# Inverse Laplace Transform

• Aug 18th 2010, 05:38 AM
raed
Inverse Laplace Transform
Hi All;
I need the solution of the following question :
Find the inverse Laplace Transform of $\frac{1}{s^n-1} ; n$ is postive integer
• Aug 18th 2010, 06:47 AM
yeKciM
Quote:

Originally Posted by raed
Hi All;
I need the solution of the following question :
Find the inverse Laplace Transform of $\frac{1}{s^n-1} ; n$ is postive integer

use formula for inverse Laplace transformation :D
just solve integral...

$\displaystyle f(t)= \frac {1}{2\pi i} \lim_{T \to \infty } \int _{\sigma - iT} ^{\sigma + iT } F(S) e^{st} ds$
• Aug 18th 2010, 08:23 AM
chisigma
A confortable alternative is to develop $F(s)$ in partial fractions...

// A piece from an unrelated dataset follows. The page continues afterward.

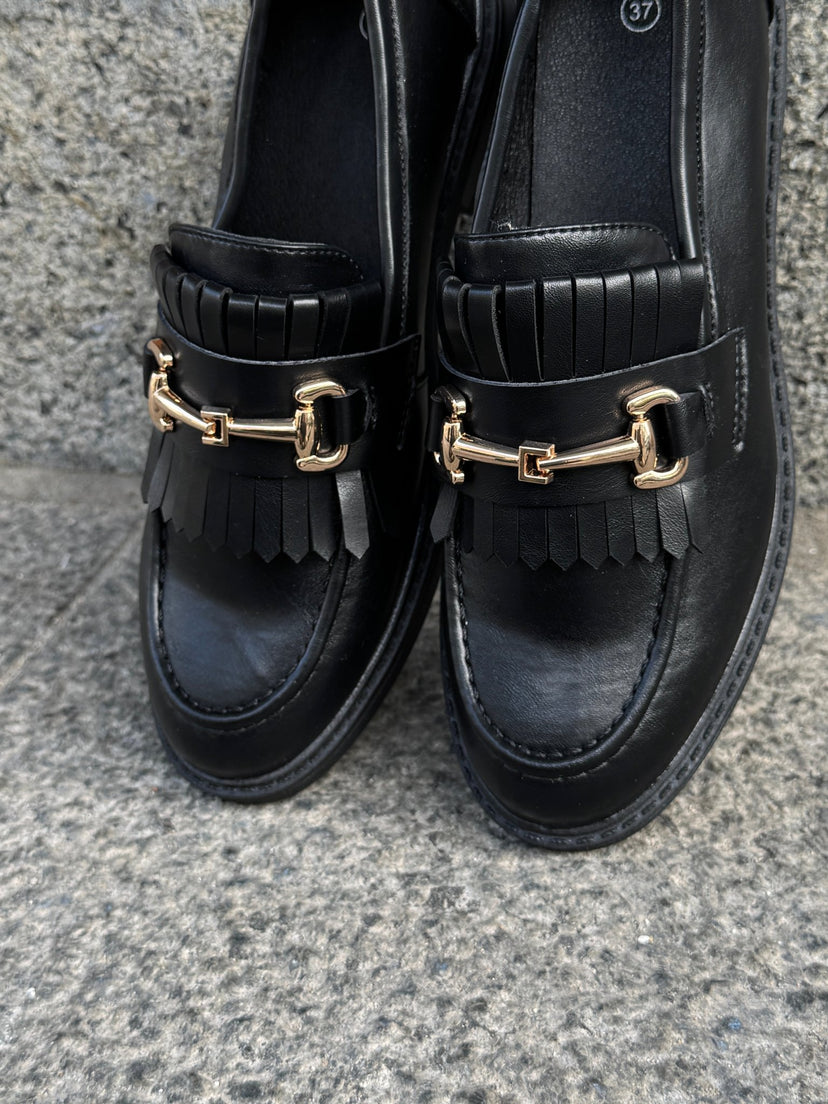 Lauren Fringe Loafers - Black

$\displaystyle \frac{1}{s^{n}-1} = \sum_{k=0}^{n-1}\frac {r_{k}}{s-e^{i 2 \pi \frac{k}{n}}} = \sum_{k=0}^{n-1}\frac {e^{i 2 \pi \frac{k}{n}}}{n\ (s-e^{i 2 \pi \frac{k}{n}})}$ (1)

... so that is...

$\displaystyle \mathcal {L}^{-1} \{\frac{1}{s^{n}-1} \} = \sum_{k=0}^{n-1}\frac {e^{i 2 \pi \frac{k}{n}}}{n}\ e^{i 2 \pi \frac{k}{n}\ t}$ (2)

Kind regards

$\chi$ $\sigma$
• Aug 18th 2010, 08:37 AM
Ackbeet
Which, considering the contour you'd have had to integrate over, and the residue calculus you'd have had to do in order to compute the integral, probably amounts to the same underlying math.